The availability of digital texts will also be important for higher-level undergraduate students (Laurea specialistica) and for PhD students. They will be able to prepare dissertations and theses making use of the scholarly texts that will be offered on line; they will also use the textual database in order to obtain a better knowledge of the Latin language, and of the peculiarities of the Latin language of late antiquity. They will also be able to use the XML texts, modifying them according to the results of their research, if needed. They can prepare new editions of the texts, study the style and language of the authors, and prepare indexes and concordances of the texts. Digital editions will be also very useful in the case of texts of disputed authorship: statistical linguistic analysis can be applied to make progress in the dispute.
The diffusion of texts and of the critical studies on them is the best form of promotion. It is also a form of conservation: worldwide diffusion of digital texts among scholars will preserve their survival. Finally, the operative process, as defined in this digitization project, is potentially important for other types of texts and other literary traditions. The method used for scanning and for preparing optical character recognition (OCR) of scanned texts has the potential of being fruitfully used for other texts. Our research team will perform the task of optical character recognition (OCR) twice, using two different techniques (starting from a single scanned image of each text). The two versions will be checked against each other. The machinery and the software can be used again in the future for other digitization projects, not just by our research team but also by other researchers.
Description of Resources
The team will make use of two scanners uniquely dedicated to speedy and accurate digitization of printed books. State-of-the-art scanners offer truly excellent performances and do not damage the physical integrity of printed books. The scanned images will be analysed using two different types of optical character recognition (OCR) software. The texts will be thus corrected using a method similar to the one called ‘double-keying’.

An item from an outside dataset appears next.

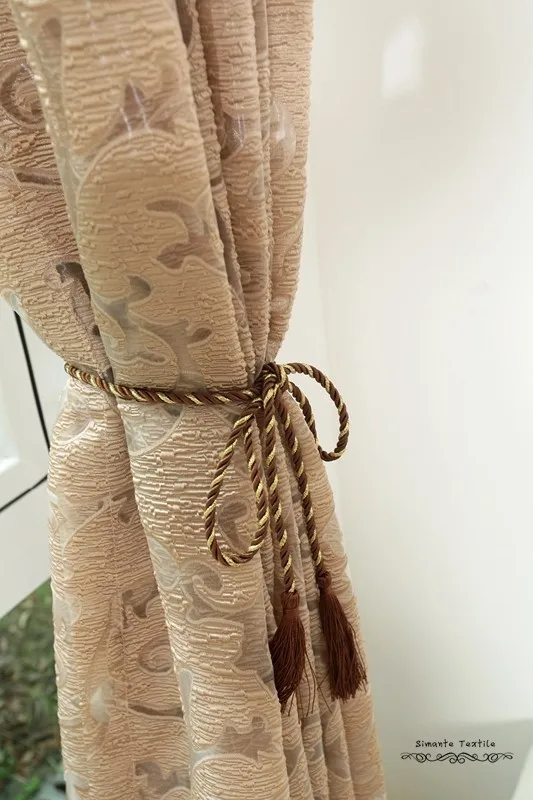 NAPEARL Европейский Стиль Домашний текстиль из жаккарда окна лечение cortinas для комнаты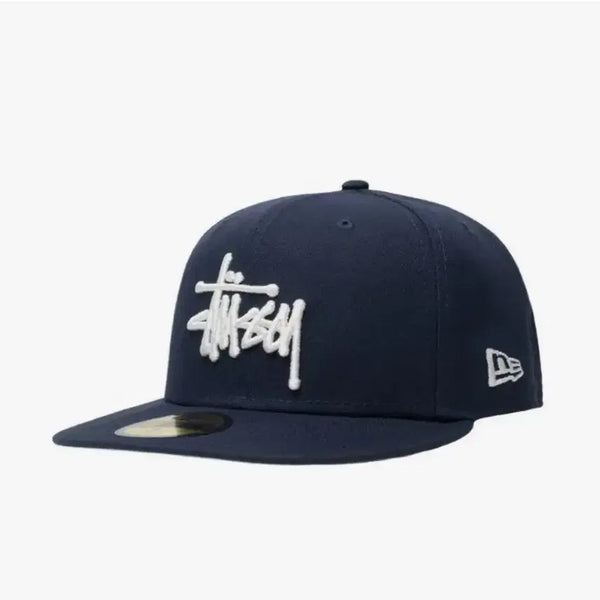 [BUNJANG] Stussy Authentic New Era Cap Navy / [7 8/3]스투시 어센틱 뉴에라 캡 네이비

The research team will display the results of its work on a rich, accessible website which will offer:
- digitized Latin texts;
- bio-bibliographical notes about authors and works;
- digitized historical, critical, literary studies (not covered by DRM) about the late-antique latin authors and works;
- full-text search (also with an interface specifically designed for mobile devices);
- download of any text, selecting it by content criteria (word search) or by filing criteria (genre, period, and so on), or others.